• _DOCUMENT PASSAGE_:
== == ==
What We Don’t Even Know We’re Missing
Prologue to the Application-Aware Networking series

The Room With the Missing Floor
The renovation crew swore the building was structurally sound. The blueprints looked fine. The walls were straight. The doors opened. The lights turned on. Everything seemed normal until someone dropped a pen in Conference Room 4B and it didn’t hit the floor.
It just… kept falling.
People gathered around the spot where the pen vanished. Someone tossed a paperclip. Gone. Someone else dropped a stapler. Gone. Carl from Facilities, who had already lived through three asbestos scares and one raccoon incident, stared into the void and whispered, “That’s not in the maintenance manual.”
The problem wasn’t the room. The problem was the missing floor — a structural layer no one knew existed until it wasn’t there.
And that’s exactly what’s happening in your M365 environment.
You’re walking around on a platform that looks complete, feels complete, and functions well enough… but an entire layer underneath is missing, and you don’t even know it’s supposed to be there.
Comic Panel
Description:
A federal conference room where a group of employees is staring at a spot on the carpet where objects are falling straight through into a glowing void. A sign on the wall reads: “M365 Telemetry Layer — Do Not Remove.” Carl from Facilities is holding a donut and peering into the hole. A caption reads: “When the layer you’re missing is the one that tells you what you’re missing.”
The Unknown Unknowns of Microsoft 365
The most significant gap in your M365 environment is not a feature, a dashboard, or a SKU. It is the absence of the observability layer that allows the cloud to understand itself. In commercial tenants, this layer collects signals from identity, devices, networks, applications, and data, then correlates them into insights that administrators can act on. In GCC‑Moderate, many of these signals never arrive due to boundary restrictions, which means the insights that depend on them never materialize. The result is an environment that functions but cannot explain itself.
This creates a category of missing capability that is fundamentally invisible. You do not know that you are missing certain signals because the system does not warn you about their absence. You do not know that you are missing certain insights because the dashboards that would display them do not appear. You do not know that you are missing certain correlations because the AI that performs them is not present. The environment appears stable because the indicators that would reveal instability are not available.
The absence of network path telemetry is a prime example. In a fully instrumented tenant, Teams and other services continuously evaluate the quality of the connection between the user and the cloud. They detect packet loss, jitter, latency, and routing anomalies. They identify whether VPN hairpinning or firewall inspection is degrading performance. Without these signals, the system cannot diagnose issues, and administrators cannot see the root causes of user complaints. The environment feels unpredictable because the mechanisms that would explain its behavior are missing.
Device telemetry is similarly absent. Endpoint analytics, compliance signals, and performance metrics provide critical context for understanding user experience. Without them, the system cannot determine whether a device is healthy, compliant, or performing poorly. This forces administrators to rely on anecdotal reports rather than data. The environment becomes reactive, and issues persist longer because the signals that would reveal them are not available.
Identity signals are also degraded. Risk scoring, location context, and device trust are essential components of Zero Trust. Without them, conditional access policies must operate in a reduced‑fidelity mode. The system cannot distinguish between normal and anomalous behavior, which increases operational risk. The absence is silent because the system does not indicate that it is missing the information required to make more informed decisions.
The cumulative effect is an environment that cannot see itself. It cannot measure its own health, cannot diagnose its own issues, and cannot validate its own improvements. This is the unknown unknown: the missing layer that prevents you from knowing what you are missing. Modernization requires restoring this layer so the environment can become observable, measurable, and predictable.
== == ==
• _RECORDS SHOWN_:
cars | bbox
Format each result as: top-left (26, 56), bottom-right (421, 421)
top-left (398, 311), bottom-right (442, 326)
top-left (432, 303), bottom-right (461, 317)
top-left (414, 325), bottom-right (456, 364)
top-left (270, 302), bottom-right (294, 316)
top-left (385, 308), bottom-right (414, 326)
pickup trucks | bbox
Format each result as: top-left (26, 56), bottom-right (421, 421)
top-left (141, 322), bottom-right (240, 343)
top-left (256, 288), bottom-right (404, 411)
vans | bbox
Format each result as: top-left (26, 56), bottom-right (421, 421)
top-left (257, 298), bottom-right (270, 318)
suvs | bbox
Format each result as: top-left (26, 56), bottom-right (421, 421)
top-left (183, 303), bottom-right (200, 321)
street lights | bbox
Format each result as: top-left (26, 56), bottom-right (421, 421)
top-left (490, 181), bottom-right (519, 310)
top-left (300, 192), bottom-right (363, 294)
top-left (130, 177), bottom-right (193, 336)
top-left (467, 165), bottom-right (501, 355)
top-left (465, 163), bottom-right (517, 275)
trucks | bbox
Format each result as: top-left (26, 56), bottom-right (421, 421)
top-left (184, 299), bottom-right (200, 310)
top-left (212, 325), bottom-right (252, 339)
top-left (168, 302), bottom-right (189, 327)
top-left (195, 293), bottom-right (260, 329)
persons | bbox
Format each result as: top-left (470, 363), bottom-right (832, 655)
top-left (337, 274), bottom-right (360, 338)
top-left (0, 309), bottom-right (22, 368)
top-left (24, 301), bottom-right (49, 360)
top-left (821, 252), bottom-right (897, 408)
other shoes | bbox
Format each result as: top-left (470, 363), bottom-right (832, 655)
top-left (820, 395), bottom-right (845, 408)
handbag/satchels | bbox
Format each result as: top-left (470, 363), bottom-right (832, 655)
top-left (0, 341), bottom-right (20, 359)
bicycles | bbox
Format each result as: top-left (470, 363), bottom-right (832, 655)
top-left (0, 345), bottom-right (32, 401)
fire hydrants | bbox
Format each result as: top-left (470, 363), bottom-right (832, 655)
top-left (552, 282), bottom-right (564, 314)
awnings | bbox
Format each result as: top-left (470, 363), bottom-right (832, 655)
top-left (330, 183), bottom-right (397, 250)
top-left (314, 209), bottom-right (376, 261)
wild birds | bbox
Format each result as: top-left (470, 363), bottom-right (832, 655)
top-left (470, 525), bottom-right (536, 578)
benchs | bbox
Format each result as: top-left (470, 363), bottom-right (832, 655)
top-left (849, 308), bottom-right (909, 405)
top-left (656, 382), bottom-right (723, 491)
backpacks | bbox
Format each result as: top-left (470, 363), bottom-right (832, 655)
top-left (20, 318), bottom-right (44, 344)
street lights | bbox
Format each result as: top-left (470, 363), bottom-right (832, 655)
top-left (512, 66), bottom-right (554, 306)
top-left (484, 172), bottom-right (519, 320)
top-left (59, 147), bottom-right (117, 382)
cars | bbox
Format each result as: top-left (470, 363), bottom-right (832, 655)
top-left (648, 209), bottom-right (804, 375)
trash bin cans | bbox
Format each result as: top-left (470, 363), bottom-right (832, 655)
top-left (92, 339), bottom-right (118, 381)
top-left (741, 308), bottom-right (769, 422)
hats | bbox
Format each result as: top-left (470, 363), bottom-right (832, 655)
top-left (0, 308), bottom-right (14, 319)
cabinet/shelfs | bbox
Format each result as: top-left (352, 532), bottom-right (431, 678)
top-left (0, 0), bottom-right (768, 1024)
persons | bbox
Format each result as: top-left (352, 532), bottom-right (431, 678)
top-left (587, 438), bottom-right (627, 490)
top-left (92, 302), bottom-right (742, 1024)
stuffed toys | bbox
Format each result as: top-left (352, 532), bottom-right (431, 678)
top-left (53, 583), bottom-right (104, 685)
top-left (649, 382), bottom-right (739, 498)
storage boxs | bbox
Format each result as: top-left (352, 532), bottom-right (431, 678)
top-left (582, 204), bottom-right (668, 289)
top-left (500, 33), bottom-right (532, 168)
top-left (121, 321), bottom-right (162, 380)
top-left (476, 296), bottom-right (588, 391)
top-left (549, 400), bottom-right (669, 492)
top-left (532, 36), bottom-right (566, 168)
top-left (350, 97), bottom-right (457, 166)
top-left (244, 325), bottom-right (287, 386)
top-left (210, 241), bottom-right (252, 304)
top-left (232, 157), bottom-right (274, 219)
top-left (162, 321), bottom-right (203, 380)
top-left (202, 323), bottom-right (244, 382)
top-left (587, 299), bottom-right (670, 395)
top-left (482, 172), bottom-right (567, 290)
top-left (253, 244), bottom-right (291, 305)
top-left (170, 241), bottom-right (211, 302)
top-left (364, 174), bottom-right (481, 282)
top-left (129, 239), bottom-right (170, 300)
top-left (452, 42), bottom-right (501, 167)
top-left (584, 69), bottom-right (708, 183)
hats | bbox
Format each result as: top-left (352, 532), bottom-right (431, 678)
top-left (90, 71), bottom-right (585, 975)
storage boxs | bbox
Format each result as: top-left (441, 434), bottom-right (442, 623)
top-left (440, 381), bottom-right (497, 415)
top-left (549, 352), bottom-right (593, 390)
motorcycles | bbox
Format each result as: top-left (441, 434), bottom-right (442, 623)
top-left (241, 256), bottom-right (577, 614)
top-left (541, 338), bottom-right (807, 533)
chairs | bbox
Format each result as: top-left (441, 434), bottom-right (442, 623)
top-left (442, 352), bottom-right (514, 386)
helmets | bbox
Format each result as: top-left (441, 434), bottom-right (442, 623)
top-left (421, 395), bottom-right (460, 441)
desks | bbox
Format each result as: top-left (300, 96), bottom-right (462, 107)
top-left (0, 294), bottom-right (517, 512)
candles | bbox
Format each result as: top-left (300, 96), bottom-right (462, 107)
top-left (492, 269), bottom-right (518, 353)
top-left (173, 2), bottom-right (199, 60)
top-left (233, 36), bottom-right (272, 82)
== == ==
• _EXERCISE 1_:
From the M365 prologue, reproduce word for word the part that opens with the words containing "And that’s exactly" and closes with "to be there.".
• _EXERCISE 2_:
Put this sentence from the M365 prologue into Spanish: "The environment appears stable because the indicators that would reveal instability are not available."

• _EXERCISE RESPONSE 1_:
And that’s exactly what’s happening in your M365 environment.
You’re walking around on a platform that looks complete, feels complete, and functions well enough… but an entire layer underneath is missing, and you don’t even know it’s supposed to be there.

• _EXERCISE RESPONSE 2_:
El entorno parece estable porque los indicadores que revelarían la inestabilidad no están disponibles.